Exercise brief
Extract the full set of records, then give each one again exactly.

------ Data provided ------

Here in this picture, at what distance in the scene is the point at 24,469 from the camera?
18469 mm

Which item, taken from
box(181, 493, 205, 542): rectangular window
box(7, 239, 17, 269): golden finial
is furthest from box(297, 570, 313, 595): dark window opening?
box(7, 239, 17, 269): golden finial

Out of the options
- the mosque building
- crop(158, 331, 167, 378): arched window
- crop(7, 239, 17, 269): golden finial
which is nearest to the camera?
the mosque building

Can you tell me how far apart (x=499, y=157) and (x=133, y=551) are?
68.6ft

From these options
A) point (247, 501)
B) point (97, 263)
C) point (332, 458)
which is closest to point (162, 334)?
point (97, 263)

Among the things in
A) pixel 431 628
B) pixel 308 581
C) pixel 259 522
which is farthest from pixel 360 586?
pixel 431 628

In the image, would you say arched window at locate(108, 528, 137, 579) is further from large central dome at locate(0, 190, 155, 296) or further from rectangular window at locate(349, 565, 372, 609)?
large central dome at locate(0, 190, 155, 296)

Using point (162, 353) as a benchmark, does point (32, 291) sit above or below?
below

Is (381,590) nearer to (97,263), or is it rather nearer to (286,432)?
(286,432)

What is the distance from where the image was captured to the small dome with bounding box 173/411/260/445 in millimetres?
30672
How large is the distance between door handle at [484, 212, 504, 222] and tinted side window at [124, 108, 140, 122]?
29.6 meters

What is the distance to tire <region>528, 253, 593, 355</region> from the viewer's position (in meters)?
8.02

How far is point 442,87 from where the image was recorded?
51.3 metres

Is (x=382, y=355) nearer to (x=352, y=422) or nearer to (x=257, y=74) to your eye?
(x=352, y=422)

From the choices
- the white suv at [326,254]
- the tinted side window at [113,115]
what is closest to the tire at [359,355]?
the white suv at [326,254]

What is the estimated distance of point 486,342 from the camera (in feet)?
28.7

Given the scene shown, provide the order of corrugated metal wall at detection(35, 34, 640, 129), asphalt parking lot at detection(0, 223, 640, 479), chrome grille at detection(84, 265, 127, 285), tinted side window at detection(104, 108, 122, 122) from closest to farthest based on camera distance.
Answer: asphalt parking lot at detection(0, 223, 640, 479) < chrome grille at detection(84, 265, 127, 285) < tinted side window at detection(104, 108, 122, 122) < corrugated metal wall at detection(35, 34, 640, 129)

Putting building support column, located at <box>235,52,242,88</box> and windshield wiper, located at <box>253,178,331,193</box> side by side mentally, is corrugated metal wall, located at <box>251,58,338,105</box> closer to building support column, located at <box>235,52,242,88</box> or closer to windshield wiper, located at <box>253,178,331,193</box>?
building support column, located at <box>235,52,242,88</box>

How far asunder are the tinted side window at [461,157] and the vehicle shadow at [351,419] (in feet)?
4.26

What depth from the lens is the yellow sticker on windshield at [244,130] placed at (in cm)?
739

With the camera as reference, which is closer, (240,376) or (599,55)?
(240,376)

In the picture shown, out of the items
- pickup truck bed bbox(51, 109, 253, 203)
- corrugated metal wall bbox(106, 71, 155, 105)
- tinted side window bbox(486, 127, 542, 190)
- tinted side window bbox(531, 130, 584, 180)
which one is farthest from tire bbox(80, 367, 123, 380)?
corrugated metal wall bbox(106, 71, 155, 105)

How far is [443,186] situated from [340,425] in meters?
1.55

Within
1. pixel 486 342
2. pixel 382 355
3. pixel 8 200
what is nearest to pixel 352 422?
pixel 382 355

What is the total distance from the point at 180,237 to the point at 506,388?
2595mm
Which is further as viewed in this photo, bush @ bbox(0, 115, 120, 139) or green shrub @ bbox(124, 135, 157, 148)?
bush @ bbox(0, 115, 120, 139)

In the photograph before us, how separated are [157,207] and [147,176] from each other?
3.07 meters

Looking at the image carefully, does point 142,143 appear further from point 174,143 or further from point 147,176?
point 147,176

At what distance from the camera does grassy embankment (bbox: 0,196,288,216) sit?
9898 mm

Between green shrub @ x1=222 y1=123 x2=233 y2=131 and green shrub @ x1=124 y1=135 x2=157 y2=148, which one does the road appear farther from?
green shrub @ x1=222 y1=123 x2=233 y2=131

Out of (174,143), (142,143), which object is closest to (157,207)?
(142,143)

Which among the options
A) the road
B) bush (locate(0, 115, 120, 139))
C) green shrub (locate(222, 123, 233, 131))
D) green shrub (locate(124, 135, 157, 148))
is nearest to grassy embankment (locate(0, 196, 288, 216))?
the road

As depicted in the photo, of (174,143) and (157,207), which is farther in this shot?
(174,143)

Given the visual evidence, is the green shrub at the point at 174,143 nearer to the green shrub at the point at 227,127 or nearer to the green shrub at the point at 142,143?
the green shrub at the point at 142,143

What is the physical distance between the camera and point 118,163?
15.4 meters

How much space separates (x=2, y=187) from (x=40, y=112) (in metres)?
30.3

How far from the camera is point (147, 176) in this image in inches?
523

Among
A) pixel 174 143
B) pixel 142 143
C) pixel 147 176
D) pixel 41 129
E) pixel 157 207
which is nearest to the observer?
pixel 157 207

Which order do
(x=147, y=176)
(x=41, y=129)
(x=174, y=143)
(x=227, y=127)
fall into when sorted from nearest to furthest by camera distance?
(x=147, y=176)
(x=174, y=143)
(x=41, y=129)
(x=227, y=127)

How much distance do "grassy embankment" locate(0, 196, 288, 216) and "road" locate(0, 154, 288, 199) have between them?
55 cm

------

Output
Here in this picture, at what distance in the scene is the point at 24,469 from the camera?
18469 mm

Which item, taken from
box(181, 493, 205, 542): rectangular window
box(7, 239, 17, 269): golden finial
is furthest from box(297, 570, 313, 595): dark window opening?
box(7, 239, 17, 269): golden finial

Out of the options
- the mosque building
- crop(158, 331, 167, 378): arched window
- crop(7, 239, 17, 269): golden finial
which is nearest to the camera?
the mosque building

Can you tell me how far apart (x=499, y=157) and (x=133, y=551) are?
68.6ft

From these options
A) point (247, 501)
B) point (97, 263)
C) point (332, 458)
which is closest to point (162, 334)?
point (97, 263)

Among the things in
A) pixel 431 628
B) pixel 308 581
C) pixel 259 522
which is farthest from pixel 360 586?
pixel 431 628

In the image, would you say arched window at locate(108, 528, 137, 579) is further from large central dome at locate(0, 190, 155, 296) or further from rectangular window at locate(349, 565, 372, 609)?
large central dome at locate(0, 190, 155, 296)

Using point (162, 353) as a benchmark, does point (32, 291) sit above or below?
below

Is (381,590) nearer to (97,263), or is it rather nearer to (286,432)?
(286,432)

What is the distance from where the image was captured to the small dome with bounding box 173/411/260/445 in millimetres?
30672
How large is the distance between door handle at [484, 212, 504, 222] and tinted side window at [124, 108, 140, 122]?
29.6 meters

What is the distance to tire <region>528, 253, 593, 355</region> from the viewer's position (in meters)?
8.02

How far is point 442,87 from where the image was recorded?
51.3 metres

Is (x=382, y=355) nearer to (x=352, y=422) or nearer to (x=257, y=74) to your eye?
(x=352, y=422)

From the choices
- the white suv at [326,254]
- the tinted side window at [113,115]
what is closest to the tire at [359,355]?
the white suv at [326,254]

What is the estimated distance of point 486,342 from the camera (in feet)?
28.7

Given the scene shown, provide the order of corrugated metal wall at detection(35, 34, 640, 129), asphalt parking lot at detection(0, 223, 640, 479), chrome grille at detection(84, 265, 127, 285), tinted side window at detection(104, 108, 122, 122) from closest to farthest based on camera distance.
Answer: asphalt parking lot at detection(0, 223, 640, 479) < chrome grille at detection(84, 265, 127, 285) < tinted side window at detection(104, 108, 122, 122) < corrugated metal wall at detection(35, 34, 640, 129)

Putting building support column, located at <box>235,52,242,88</box> and windshield wiper, located at <box>253,178,331,193</box> side by side mentally, is corrugated metal wall, located at <box>251,58,338,105</box> closer to building support column, located at <box>235,52,242,88</box> or closer to windshield wiper, located at <box>253,178,331,193</box>?
building support column, located at <box>235,52,242,88</box>

How far asunder are the tinted side window at [461,157] and the vehicle shadow at [351,419] (in feet)?
4.26

What depth from the lens is the yellow sticker on windshield at [244,130] placed at (in cm)?
739

With the camera as reference, which is closer, (240,376) or (599,55)?
(240,376)

In the picture shown, out of the items
- pickup truck bed bbox(51, 109, 253, 203)
- corrugated metal wall bbox(106, 71, 155, 105)
- tinted side window bbox(486, 127, 542, 190)
- tinted side window bbox(531, 130, 584, 180)
which one is farthest from tire bbox(80, 367, 123, 380)?
corrugated metal wall bbox(106, 71, 155, 105)

How far is [443,186] situated from [340,425] in meters?
1.55

Within
1. pixel 486 342
2. pixel 382 355
3. pixel 8 200
what is nearest to pixel 352 422?
pixel 382 355

What is the total distance from the point at 180,237 to the point at 506,388?
2595mm
Which is further as viewed in this photo, bush @ bbox(0, 115, 120, 139) or green shrub @ bbox(124, 135, 157, 148)?
bush @ bbox(0, 115, 120, 139)

In the photograph before us, how separated are [157,207] and [147,176] from each other?
3.07 meters

Looking at the image carefully, does point 142,143 appear further from point 174,143 or further from point 147,176?
point 147,176

At what distance from the camera does grassy embankment (bbox: 0,196,288,216) sit?
9898 mm

Between green shrub @ x1=222 y1=123 x2=233 y2=131 and green shrub @ x1=124 y1=135 x2=157 y2=148, which one does the road appear farther from?
green shrub @ x1=222 y1=123 x2=233 y2=131

Out of (174,143), (142,143), which object is closest to (157,207)?
(142,143)

Which among the options
A) the road
B) bush (locate(0, 115, 120, 139))
C) green shrub (locate(222, 123, 233, 131))
D) green shrub (locate(124, 135, 157, 148))
is nearest to grassy embankment (locate(0, 196, 288, 216))?
the road

As depicted in the photo, of (174,143) and (157,207), which is farther in this shot?
(174,143)

Given the visual evidence, is the green shrub at the point at 174,143 nearer to the green shrub at the point at 227,127 or nearer to the green shrub at the point at 142,143?
the green shrub at the point at 142,143

What is the physical distance between the camera and point 118,163?
15.4 meters

How much space separates (x=2, y=187) from (x=40, y=112) (in metres)?
30.3

How far from the camera is point (147, 176) in this image in inches?
523

Among
A) pixel 174 143
B) pixel 142 143
C) pixel 147 176
D) pixel 41 129
E) pixel 157 207
which is nearest to the observer?
pixel 157 207

Which order do
(x=147, y=176)
(x=41, y=129)
(x=174, y=143)
(x=227, y=127)
fall into when sorted from nearest to furthest by camera distance?
(x=147, y=176)
(x=174, y=143)
(x=41, y=129)
(x=227, y=127)

How much distance do "grassy embankment" locate(0, 196, 288, 216) and "road" locate(0, 154, 288, 199) have between them?
55 cm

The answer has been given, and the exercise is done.